The total number of bitcoins, as mentioned earlier, has an asymptote at 21 million, due to a side-effect of the data structure of the blockchain - specifically the integer storage type of the transaction output, this exact value would have been 20,999,999.9769 bitcoin. Should this technical limitation be adjusted by increasing the size of the field, the total number will still only approach a maximum of 21 million.

Note: The number of bitcoins are presented in a floating point format. However, these values are based on the number of satoshi per block originally in integer format to prevent compounding error.

* In block 124724, user midnightmagic solo mined a block which caused one less Satoshi to be created than would otherwise have come into existence. Therefore, all calculations from this block onwards must now, to be accurate, include this underpay in total Bitcoins in existence. Then, in an act of sheer stupidity, a more recent miner who failed to implement RSK properly destroyed an entire block reward of 12.5 XBT in block 501726.

What happens when all the bitcoins are mined?

The bitcoin inflation rate steadily trends downwards. At the time of writing, more than 3 out of every 4 bitcoins that will ever exist have already been mined, and the annual inflation rate is just 4%. The block reward given to miners is made up of newly-created bitcoins plus transaction fees. As inflation goes to zero miners will obtain an income only from transaction fees which will provide an incentive to keep mining to make transactions irreversible.

Due to deep technical reasons, block space is a scarce commodity, getting a transaction mined can be seen as purchasing a portion of it. By analogy, on average every 10 minutes a fixed amount of land is created and no more, people wanting to make transactions bid for parcels of this land. The sale of this land is what supports the miners even in a zero-inflation regime. The price of this land is set by demand for transactions (because the supply is fixed and known) and the mining difficulty readjusts around this to keep the average interval at 10 minutes.

Spendable Supply

The theoretical total number of bitcoins, slightly less than 21 million, should not be confused with the total spendable supply. The total spendable supply is always lower than the theoretical total supply, and is subject to accidental loss, willful destruction, and technical peculiarities.

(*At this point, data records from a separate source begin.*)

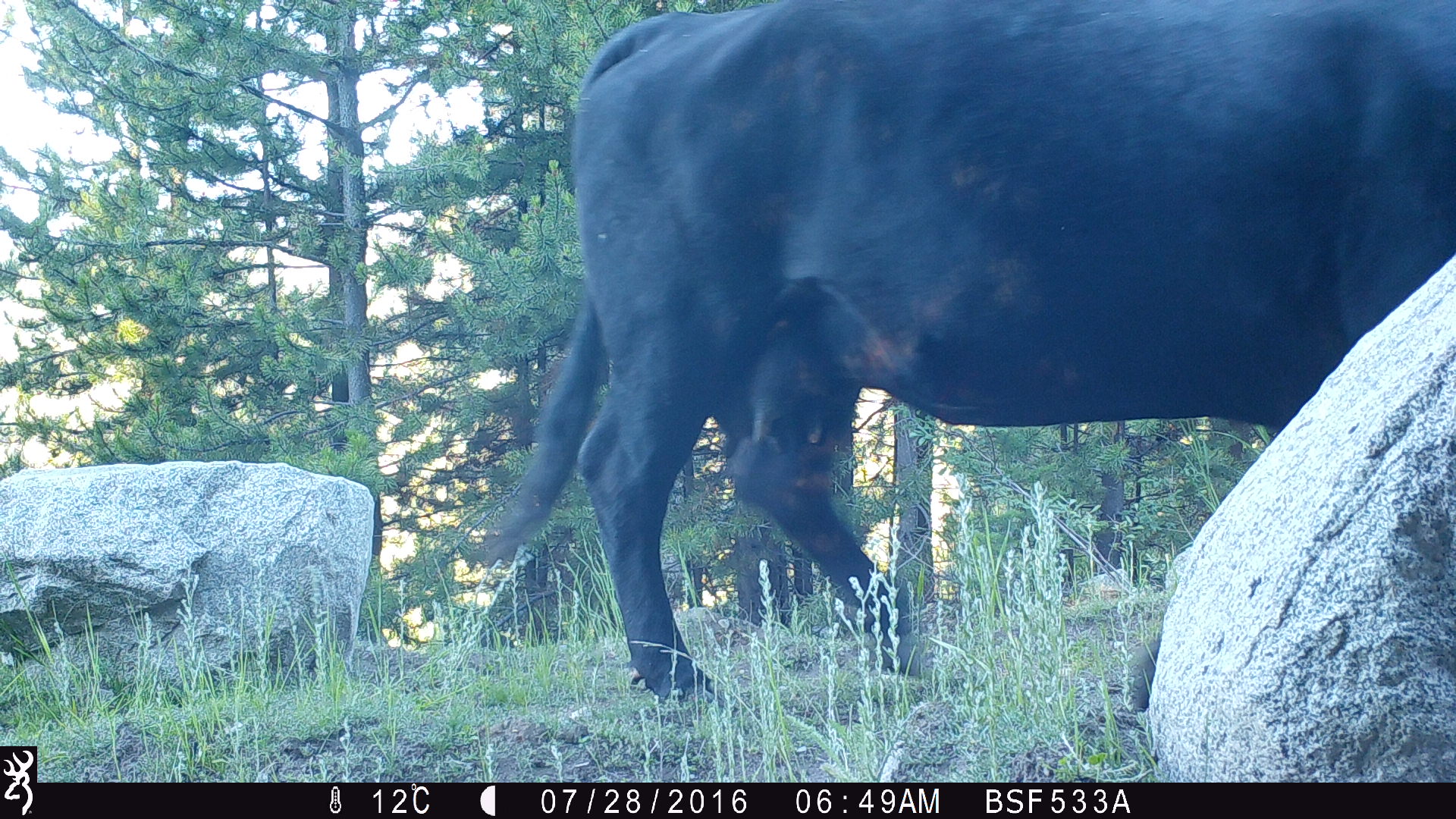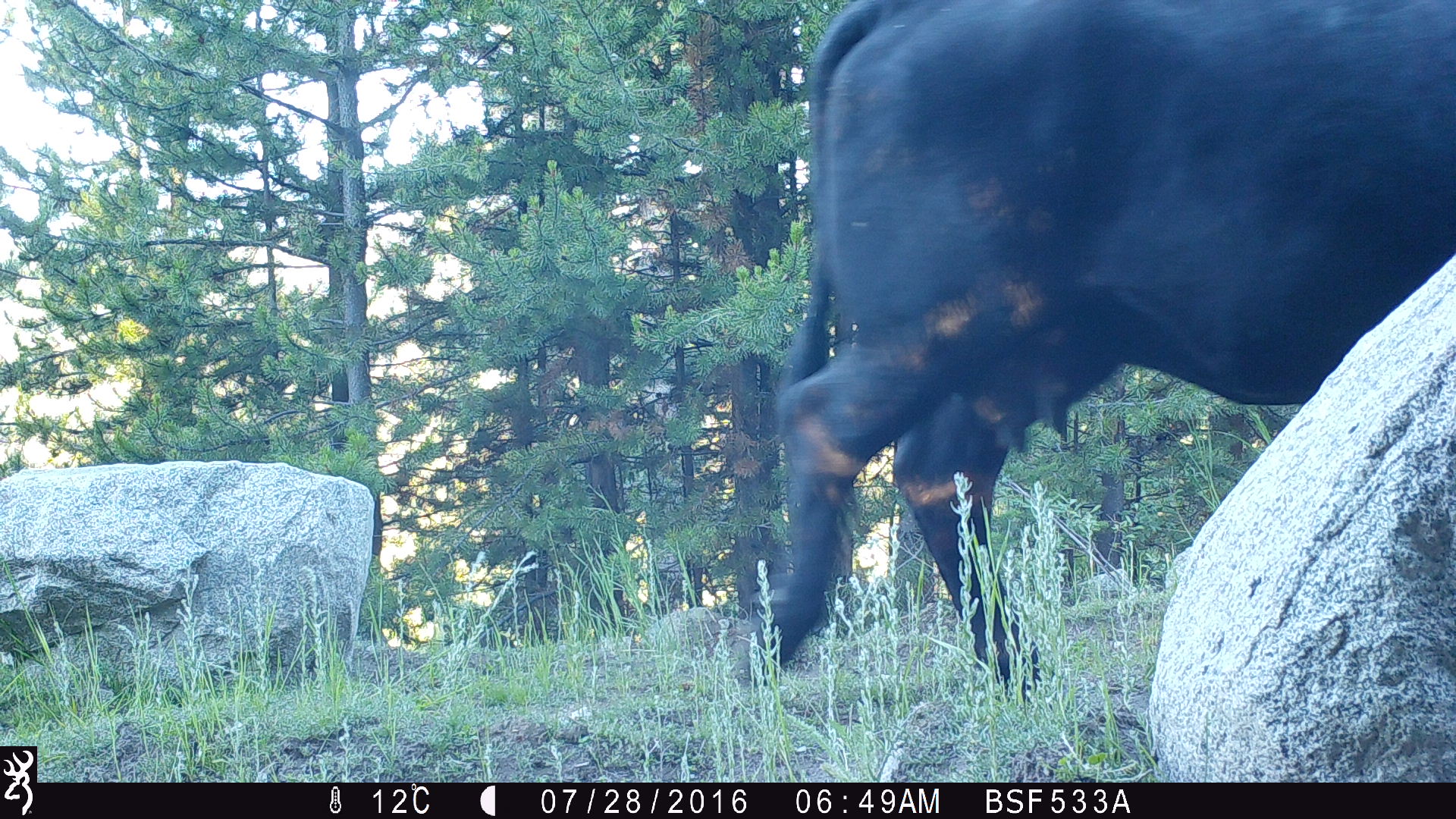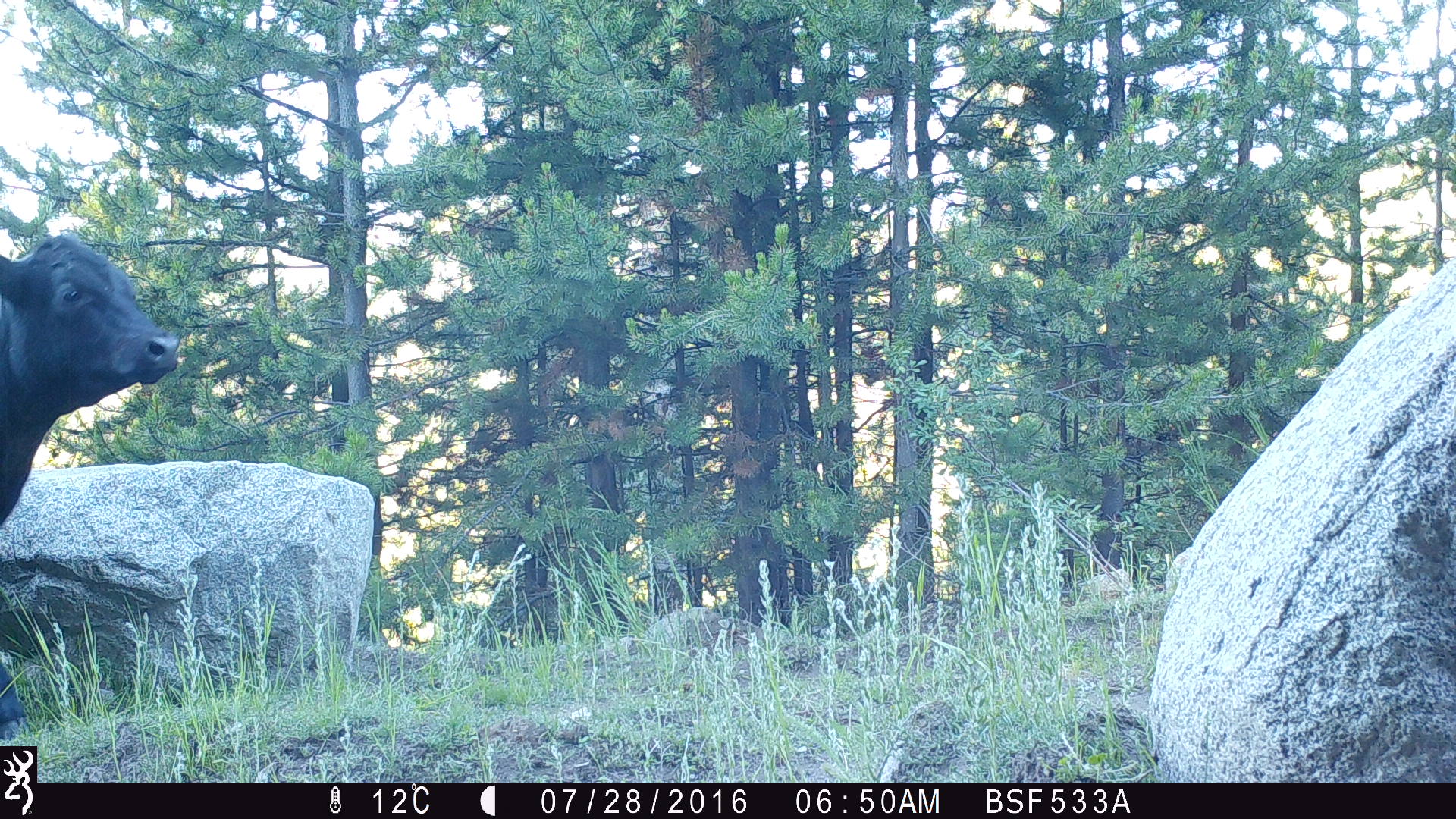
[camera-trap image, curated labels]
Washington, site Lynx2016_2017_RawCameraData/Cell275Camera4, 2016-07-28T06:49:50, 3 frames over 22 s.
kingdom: Animalia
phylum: Chordata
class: Mammalia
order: Artiodactyla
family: Bovidae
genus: Bos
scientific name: Bos taurus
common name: domestic cattle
Domestic cattle (Bos taurus). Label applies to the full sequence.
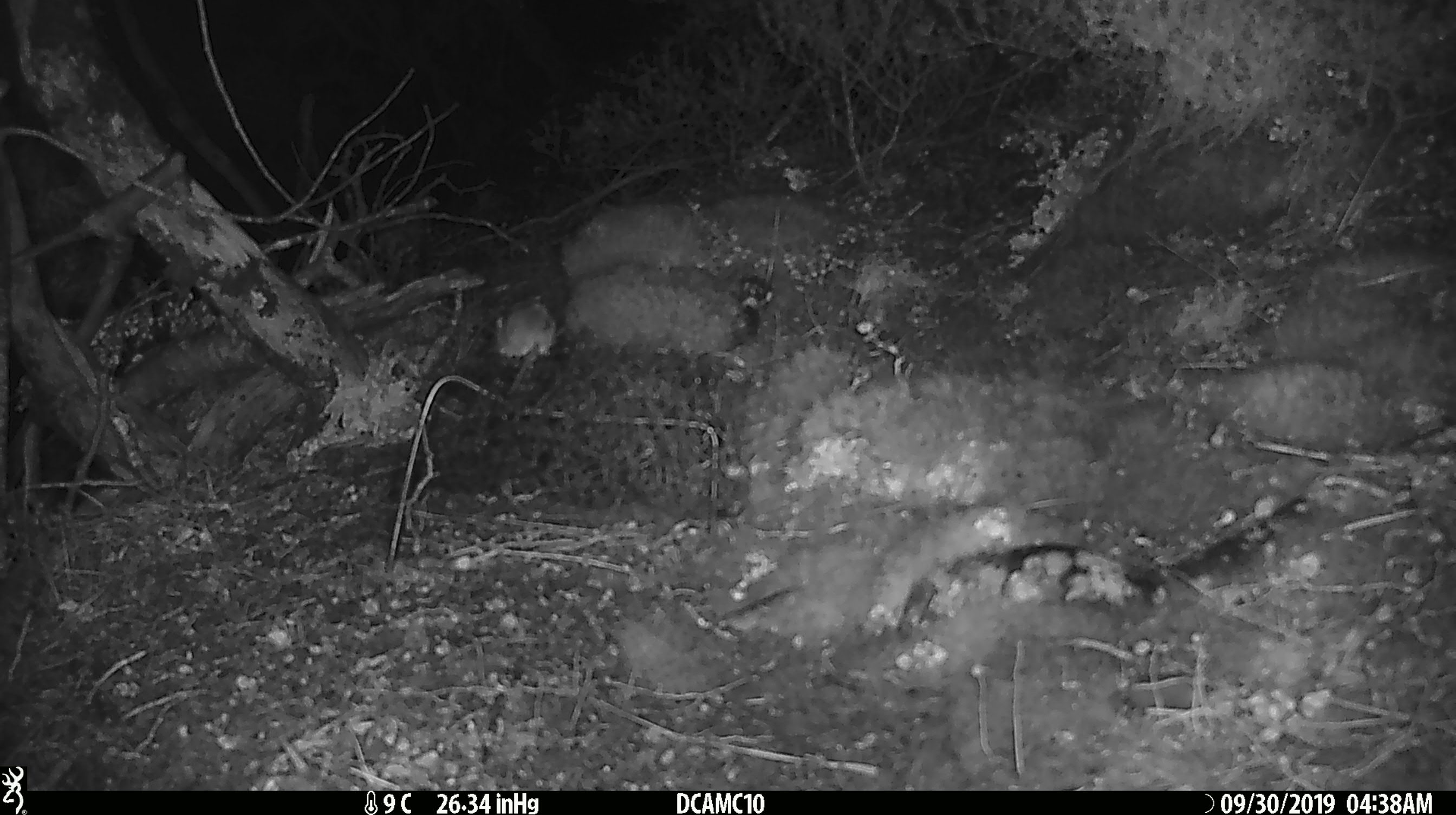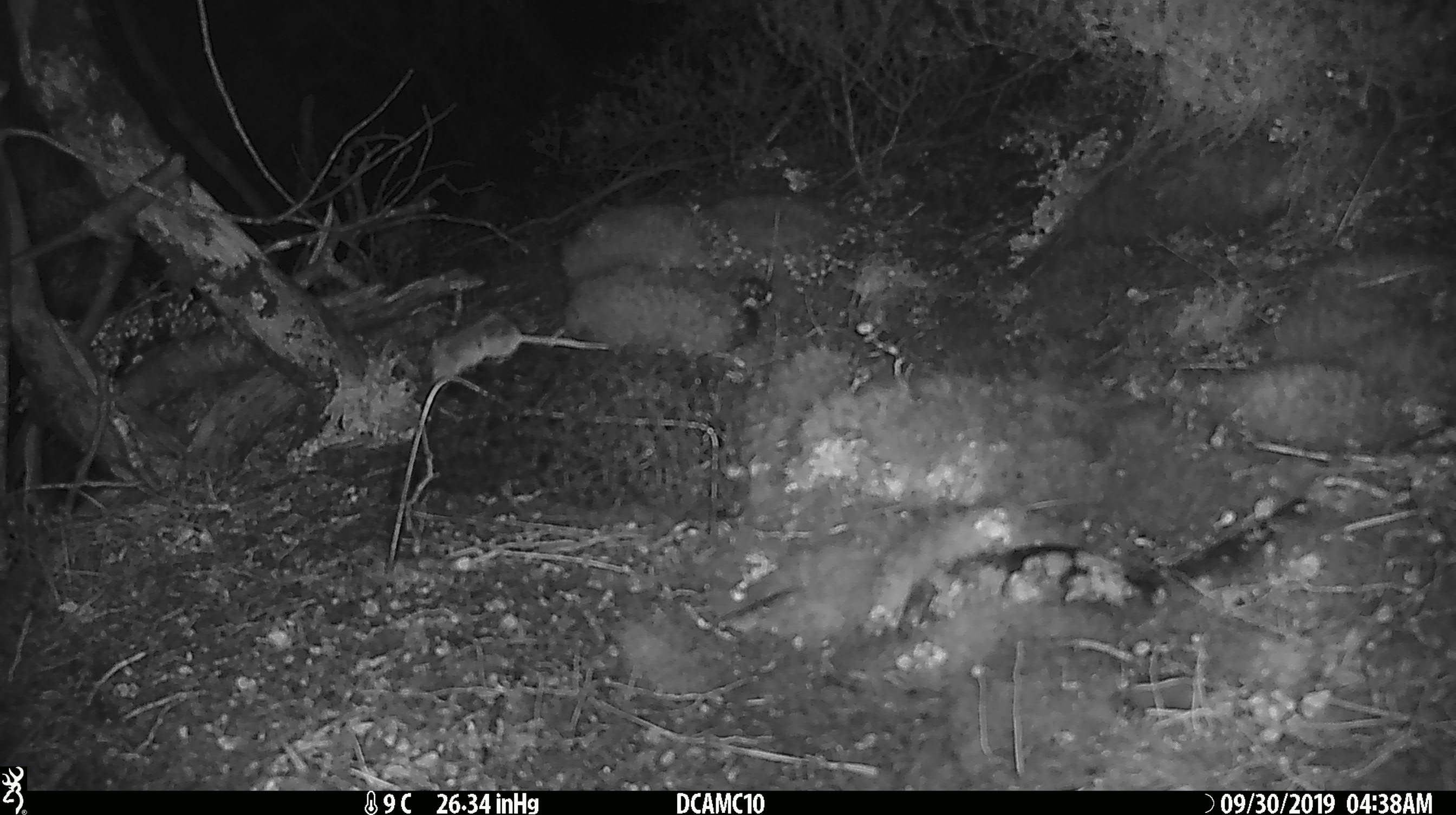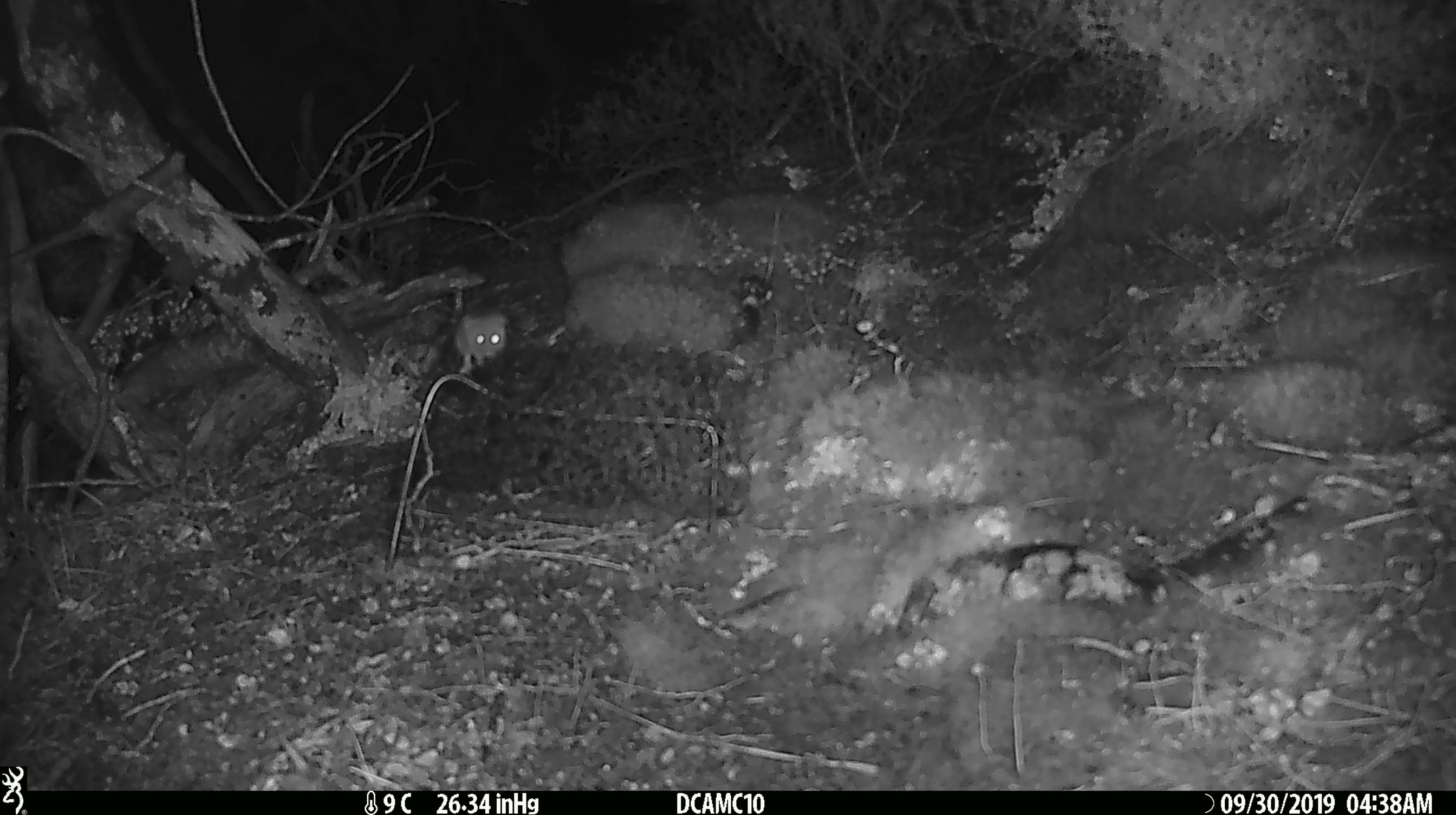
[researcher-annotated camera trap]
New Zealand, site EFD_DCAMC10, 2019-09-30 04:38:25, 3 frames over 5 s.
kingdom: Animalia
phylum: Chordata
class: Mammalia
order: Rodentia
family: Muridae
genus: Mus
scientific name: Mus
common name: mouse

One way to see a part of the destruction of coin is by collecting a sum of all unspent transaction outputs, using a Bitcoin RPC command gettxoutsetinfo . The total_amount value returned is the sum of all outputs that the client deems technically spendable but not currently spent. Note however that this does not take into account outputs that are exceedingly unlikely to be spent as is the case in loss and destruction via constructed addresses, for example.

Miner Underpay

The algorithm which decides whether a block is valid only checks to verify whether the total amount of the reward exceeds the reward plus available fees. Therefore it is possible for a miner to deliberately choose to underpay himself by any value: not only can this destroy the fees involved, but also the reward itself, which can prevent the total possible bitcoins that can come into existence from reaching its theoretical maximum. This is a form of underpay which the reference implementation recognises as impossible to spend. Some of the other types below are not recognised as officially destroying Bitcoins; it is possible for example to spend the 1BitcoinEaterAddressDontSendf59kuE if a corresponding private key is used (although this would imply that Bitcoin has been broken.)

Loss of bitcoin

Bitcoins may be lost if the conditions required to spend them are no longer known. For example, if you made a transaction to an address that requires a private key in order to spend those bitcoins further, had written that private key down on a piece of paper, but that piece of paper was lost. In this case, that bitcoin may also be considered lost, as the odds of randomly finding a matching private key are such that it is generally considered impossible.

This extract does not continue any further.